EXTRACTED TEXT:
▼
Similarly, other emerging species possess a structured population. An example is C. hyointestinalis, which is subdivided into C. hyointestinalis subsp. hyointestinalis (a generalist colonizing several mammalian species) and C. hyointestinalis subsp. lawsonii (a specialist adapted to pigs), which represent clearly divergent phylogenetic lineages (82). The genomes of these host-adapted subspecies are characterized by distinct accessory gene patterns which reflect dissimilarities in their functional repertories. Specifically, genes involved in DNA replication, recombination, and repair, such as those coding for CRISPR/Cas and restriction-modification systems, are unevenly distributed among subspecies. These genes may modulate the generation of sequence diversity that is the source for natural selection and the subsequent adaptation of lineages to ecological niches, like different host species. These observations are reminiscent of the major pathogen C. jejuni, where the differential host tropism of lineages has been well documented. For example, differences in the vitamin B5 biosynthesis pathway have been identified between cattle-associated and chicken-associated clonal complexes, suggesting adaptation to the host diet (101).
As hosts represent a complex combination of selective pressures given by distinct immune responses along tissues or fluctuating concentrations of metabolites and cell by-products, different Campylobacter genotypes could adapt to distinct ecological subniches within the same host organism and eventually exhibit distinct virulent phenotypes. Indeed, this kind of adaptation to subniches within the same host has been proposed in C. jejuni, where up to 10 different clonal complexes have been reported coexisting in a single chicken flock (102). Interestingly, this has been reported in emerging species, such as C. fetus subsp. testudinum, which also shows signatures of genomic adaptation to different subniches within the same host. Specifically, a recombination event in the iamA gene has been identified among strains causing invasive disease in humans (recovered from blood, bile, hematoma, or pleural fluid) but absent in strains isolated from stool samples. The iamA gene belongs to an ABC transporter system that is considered a virulence factor associated with invasion in C. jejuni (103). These examples evidence that genomic traces in host-adapted lineages within structured populations can be identified at different levels of complexity and could be related to the pathogenic potential of emerging Campylobacter species.
▲
TASK DIRECTIONS:
According to the passage on Campylobacter host adaptation, how many different C. jejuni clonal complexes have been reported coexisting in a single chicken flock?

DATA RECORDS:
▼
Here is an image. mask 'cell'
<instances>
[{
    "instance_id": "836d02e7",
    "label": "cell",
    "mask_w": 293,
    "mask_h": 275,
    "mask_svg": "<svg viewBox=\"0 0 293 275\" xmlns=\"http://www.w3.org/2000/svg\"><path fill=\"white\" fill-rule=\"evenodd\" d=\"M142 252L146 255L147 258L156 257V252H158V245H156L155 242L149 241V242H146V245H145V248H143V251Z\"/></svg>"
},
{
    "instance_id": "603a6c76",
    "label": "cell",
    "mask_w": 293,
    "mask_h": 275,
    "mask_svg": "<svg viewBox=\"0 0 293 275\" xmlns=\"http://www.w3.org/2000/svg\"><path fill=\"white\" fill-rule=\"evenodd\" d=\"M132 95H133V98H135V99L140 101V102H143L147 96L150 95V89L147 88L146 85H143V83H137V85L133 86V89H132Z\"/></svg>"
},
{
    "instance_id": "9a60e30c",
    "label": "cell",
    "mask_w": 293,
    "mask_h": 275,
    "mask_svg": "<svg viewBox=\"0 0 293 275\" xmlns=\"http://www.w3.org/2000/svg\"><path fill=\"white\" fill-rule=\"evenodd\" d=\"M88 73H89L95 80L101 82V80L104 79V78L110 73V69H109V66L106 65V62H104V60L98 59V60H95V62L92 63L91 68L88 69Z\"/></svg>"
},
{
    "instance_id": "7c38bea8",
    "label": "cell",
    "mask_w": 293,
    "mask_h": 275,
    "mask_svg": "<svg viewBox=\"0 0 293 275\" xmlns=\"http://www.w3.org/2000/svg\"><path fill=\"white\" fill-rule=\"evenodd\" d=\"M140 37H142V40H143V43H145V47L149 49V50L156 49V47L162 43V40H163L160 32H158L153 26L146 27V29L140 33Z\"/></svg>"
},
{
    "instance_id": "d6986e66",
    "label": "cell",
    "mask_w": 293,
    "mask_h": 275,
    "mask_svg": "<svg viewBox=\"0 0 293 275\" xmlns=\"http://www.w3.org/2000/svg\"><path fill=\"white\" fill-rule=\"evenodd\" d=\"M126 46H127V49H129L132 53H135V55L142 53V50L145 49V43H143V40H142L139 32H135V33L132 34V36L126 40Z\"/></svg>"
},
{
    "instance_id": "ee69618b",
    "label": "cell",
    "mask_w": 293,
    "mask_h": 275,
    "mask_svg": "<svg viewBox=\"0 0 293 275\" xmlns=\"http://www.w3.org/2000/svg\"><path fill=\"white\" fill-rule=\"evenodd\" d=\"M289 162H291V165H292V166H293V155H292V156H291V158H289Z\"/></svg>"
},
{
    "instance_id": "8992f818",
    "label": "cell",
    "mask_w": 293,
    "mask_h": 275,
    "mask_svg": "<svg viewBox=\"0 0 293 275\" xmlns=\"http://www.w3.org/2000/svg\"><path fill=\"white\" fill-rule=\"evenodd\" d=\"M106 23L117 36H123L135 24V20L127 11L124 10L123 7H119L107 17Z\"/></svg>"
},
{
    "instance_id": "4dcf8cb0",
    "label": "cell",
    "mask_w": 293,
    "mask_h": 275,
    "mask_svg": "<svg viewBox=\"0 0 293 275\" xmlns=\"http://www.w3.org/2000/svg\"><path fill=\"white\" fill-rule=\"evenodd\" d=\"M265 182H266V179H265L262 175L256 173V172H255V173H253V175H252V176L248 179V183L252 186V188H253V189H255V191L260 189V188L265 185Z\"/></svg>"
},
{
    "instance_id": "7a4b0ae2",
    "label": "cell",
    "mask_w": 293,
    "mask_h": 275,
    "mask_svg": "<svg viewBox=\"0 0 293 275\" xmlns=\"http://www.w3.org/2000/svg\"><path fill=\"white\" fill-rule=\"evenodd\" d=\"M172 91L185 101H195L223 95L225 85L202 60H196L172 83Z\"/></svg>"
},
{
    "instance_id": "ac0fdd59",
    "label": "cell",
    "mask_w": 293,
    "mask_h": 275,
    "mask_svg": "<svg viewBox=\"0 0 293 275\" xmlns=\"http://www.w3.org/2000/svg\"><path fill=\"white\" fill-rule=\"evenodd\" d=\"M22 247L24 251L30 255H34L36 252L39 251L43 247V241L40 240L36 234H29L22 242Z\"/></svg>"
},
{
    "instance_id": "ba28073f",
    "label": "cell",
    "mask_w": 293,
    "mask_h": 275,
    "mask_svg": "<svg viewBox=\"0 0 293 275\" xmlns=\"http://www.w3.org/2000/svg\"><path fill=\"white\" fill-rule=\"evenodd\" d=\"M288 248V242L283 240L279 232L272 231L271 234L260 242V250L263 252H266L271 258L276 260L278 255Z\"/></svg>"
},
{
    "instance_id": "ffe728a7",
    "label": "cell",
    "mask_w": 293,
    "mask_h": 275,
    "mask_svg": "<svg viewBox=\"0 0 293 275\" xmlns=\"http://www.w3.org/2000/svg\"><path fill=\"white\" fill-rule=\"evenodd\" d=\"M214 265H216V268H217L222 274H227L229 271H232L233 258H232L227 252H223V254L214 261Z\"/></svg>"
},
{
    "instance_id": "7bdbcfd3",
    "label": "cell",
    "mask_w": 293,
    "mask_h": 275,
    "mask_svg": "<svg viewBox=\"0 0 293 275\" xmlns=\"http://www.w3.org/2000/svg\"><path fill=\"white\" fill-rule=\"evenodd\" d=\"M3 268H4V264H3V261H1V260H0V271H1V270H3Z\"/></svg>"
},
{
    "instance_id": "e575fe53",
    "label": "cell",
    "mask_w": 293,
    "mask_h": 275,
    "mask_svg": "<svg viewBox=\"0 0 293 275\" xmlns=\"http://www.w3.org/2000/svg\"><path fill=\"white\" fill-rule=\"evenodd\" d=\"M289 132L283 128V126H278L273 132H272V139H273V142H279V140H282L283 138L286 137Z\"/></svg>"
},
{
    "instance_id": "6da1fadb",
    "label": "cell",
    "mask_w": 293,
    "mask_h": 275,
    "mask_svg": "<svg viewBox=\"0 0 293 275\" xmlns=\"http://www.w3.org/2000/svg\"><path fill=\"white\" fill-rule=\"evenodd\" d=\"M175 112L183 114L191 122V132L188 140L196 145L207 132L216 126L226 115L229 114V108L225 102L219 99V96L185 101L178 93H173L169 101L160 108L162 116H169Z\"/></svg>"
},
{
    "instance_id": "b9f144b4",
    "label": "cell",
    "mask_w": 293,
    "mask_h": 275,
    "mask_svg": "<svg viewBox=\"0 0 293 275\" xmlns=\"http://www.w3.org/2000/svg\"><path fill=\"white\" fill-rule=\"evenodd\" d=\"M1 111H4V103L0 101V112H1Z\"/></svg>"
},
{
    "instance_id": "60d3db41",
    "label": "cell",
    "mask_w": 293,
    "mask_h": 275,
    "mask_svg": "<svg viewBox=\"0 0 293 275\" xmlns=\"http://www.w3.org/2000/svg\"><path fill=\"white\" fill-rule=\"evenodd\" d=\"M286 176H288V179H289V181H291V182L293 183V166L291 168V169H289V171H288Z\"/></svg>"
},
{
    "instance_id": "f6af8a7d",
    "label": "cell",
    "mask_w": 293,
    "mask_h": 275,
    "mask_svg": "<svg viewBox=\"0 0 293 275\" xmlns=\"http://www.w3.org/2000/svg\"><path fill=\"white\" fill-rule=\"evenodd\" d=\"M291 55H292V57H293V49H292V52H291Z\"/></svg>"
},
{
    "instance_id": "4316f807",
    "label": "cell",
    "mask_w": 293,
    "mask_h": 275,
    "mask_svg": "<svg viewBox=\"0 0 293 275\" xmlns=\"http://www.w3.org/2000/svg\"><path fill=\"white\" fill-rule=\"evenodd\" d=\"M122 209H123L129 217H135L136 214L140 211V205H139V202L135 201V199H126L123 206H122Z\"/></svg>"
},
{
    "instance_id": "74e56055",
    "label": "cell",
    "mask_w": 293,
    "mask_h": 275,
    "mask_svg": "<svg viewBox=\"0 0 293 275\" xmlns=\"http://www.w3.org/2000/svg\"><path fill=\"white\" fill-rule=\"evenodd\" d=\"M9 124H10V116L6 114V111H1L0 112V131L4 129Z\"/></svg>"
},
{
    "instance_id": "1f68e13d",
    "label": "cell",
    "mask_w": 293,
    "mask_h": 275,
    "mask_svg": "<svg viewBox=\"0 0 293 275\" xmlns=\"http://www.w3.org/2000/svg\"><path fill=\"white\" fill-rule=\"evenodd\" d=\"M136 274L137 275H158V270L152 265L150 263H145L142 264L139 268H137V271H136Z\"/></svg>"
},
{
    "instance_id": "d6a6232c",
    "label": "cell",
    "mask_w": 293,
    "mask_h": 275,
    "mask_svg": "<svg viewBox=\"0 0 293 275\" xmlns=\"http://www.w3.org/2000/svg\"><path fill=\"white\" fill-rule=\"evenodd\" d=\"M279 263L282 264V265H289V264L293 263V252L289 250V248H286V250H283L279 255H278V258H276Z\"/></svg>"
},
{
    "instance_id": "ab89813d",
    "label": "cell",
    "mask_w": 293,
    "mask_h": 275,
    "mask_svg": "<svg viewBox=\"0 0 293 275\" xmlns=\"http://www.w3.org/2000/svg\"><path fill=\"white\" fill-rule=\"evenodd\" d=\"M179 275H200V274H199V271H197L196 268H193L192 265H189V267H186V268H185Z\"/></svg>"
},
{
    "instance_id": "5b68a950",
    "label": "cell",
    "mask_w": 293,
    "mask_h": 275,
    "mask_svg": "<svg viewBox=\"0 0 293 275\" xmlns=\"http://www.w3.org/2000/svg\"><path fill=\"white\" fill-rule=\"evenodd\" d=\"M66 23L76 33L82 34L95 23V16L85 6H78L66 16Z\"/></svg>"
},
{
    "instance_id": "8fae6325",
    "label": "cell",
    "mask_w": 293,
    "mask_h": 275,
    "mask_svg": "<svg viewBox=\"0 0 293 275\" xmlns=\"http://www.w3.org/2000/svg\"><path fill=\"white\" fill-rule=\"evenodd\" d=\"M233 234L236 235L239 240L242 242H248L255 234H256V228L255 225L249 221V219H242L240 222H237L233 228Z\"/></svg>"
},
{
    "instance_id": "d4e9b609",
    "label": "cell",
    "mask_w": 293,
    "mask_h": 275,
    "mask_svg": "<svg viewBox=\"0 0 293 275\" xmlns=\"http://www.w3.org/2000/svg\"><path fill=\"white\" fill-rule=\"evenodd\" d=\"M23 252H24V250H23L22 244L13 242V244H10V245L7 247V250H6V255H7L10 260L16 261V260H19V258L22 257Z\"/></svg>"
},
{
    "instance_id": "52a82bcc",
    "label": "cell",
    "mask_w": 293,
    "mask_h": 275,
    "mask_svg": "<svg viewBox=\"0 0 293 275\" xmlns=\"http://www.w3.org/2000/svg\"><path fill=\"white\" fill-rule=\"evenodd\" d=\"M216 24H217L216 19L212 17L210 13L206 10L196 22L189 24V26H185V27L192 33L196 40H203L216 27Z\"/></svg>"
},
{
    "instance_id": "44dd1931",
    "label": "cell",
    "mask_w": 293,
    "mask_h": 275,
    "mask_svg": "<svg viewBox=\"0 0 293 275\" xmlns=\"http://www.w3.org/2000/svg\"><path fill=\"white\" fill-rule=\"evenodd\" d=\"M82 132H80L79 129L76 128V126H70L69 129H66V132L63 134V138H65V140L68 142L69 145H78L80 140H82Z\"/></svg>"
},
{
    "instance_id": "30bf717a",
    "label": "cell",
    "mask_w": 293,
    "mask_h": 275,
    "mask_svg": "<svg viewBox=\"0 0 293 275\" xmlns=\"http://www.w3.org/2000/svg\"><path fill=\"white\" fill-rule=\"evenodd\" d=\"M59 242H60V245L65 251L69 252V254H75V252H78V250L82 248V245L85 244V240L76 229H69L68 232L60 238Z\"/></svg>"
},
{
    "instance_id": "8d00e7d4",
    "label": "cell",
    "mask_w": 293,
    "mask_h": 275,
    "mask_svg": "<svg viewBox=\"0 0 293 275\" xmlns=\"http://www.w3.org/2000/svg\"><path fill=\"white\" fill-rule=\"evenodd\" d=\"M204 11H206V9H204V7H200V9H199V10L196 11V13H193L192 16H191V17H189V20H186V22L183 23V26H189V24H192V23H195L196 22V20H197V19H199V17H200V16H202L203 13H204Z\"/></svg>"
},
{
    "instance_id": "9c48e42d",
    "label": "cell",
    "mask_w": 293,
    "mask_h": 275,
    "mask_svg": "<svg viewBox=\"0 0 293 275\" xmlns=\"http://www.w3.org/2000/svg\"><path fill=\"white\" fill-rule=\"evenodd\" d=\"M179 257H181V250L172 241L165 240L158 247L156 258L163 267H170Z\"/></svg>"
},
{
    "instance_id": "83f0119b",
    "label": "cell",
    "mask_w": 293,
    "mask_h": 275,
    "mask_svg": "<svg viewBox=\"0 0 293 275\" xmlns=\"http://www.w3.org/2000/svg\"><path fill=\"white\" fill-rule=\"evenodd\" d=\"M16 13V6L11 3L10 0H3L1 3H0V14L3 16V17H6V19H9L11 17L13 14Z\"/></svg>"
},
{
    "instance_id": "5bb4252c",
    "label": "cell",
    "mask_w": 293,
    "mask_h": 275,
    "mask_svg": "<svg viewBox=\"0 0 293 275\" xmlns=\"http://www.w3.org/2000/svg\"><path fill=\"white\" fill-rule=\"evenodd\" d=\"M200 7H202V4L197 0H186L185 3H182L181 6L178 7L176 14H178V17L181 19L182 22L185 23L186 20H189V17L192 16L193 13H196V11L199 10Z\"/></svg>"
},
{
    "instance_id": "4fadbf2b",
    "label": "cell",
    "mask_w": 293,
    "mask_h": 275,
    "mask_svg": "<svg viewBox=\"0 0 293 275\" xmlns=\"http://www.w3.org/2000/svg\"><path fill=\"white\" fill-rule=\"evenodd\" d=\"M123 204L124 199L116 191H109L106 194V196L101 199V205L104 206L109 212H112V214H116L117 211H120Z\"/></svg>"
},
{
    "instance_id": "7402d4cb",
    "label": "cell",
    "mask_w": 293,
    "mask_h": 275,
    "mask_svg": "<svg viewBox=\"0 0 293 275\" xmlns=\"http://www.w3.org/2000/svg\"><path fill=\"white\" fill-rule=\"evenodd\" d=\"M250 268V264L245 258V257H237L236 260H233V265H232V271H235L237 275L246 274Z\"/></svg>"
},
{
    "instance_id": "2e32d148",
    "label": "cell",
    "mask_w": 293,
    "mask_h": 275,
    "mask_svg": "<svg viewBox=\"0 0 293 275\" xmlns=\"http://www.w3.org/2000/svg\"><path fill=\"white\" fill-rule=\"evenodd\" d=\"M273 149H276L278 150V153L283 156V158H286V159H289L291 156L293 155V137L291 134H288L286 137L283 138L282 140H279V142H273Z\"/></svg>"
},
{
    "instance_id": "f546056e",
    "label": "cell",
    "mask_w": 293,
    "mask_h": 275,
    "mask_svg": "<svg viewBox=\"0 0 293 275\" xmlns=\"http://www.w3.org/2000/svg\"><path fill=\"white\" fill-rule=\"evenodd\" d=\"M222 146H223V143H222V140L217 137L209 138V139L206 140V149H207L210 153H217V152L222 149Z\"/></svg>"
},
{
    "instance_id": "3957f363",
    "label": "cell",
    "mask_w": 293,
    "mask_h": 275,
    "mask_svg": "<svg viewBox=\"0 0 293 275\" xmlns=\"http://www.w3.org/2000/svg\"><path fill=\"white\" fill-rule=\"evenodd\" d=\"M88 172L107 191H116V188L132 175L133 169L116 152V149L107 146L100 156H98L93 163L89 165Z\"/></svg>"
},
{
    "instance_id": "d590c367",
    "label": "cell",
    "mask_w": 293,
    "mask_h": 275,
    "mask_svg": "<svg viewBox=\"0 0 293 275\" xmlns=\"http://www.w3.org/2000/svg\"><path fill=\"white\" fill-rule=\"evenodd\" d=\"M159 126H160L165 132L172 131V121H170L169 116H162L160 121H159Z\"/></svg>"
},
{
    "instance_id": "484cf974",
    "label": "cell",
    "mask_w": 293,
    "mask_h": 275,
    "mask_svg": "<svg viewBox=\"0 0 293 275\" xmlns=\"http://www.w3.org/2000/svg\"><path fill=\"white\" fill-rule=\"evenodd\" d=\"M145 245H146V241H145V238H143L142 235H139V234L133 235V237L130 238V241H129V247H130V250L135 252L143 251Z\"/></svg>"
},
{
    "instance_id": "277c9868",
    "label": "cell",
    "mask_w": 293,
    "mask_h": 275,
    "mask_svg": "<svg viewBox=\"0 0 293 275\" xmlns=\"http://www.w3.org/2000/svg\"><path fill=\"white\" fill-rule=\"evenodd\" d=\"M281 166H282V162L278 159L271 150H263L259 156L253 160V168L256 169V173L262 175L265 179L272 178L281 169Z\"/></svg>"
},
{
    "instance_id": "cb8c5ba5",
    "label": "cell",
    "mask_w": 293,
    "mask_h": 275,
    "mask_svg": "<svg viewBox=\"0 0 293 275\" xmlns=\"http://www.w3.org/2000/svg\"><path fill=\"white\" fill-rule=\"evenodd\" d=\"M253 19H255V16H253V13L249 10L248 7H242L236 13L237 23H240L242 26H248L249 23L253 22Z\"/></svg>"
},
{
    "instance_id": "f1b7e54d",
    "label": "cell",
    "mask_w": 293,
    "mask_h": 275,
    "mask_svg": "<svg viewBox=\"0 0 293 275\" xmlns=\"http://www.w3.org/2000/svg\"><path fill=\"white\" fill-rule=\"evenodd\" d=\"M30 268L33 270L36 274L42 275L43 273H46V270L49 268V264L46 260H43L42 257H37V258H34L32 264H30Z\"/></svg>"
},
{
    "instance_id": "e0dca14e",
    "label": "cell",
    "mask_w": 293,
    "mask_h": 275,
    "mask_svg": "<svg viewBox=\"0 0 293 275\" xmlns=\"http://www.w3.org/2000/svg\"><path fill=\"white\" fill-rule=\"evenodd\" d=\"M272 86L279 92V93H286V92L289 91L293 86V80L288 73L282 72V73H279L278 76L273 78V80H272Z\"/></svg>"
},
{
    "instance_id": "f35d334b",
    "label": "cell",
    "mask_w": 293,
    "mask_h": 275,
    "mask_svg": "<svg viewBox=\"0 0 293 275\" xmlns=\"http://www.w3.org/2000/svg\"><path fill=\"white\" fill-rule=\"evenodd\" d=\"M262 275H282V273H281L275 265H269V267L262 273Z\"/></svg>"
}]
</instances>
▲
THE ANSWER:
Up to 10.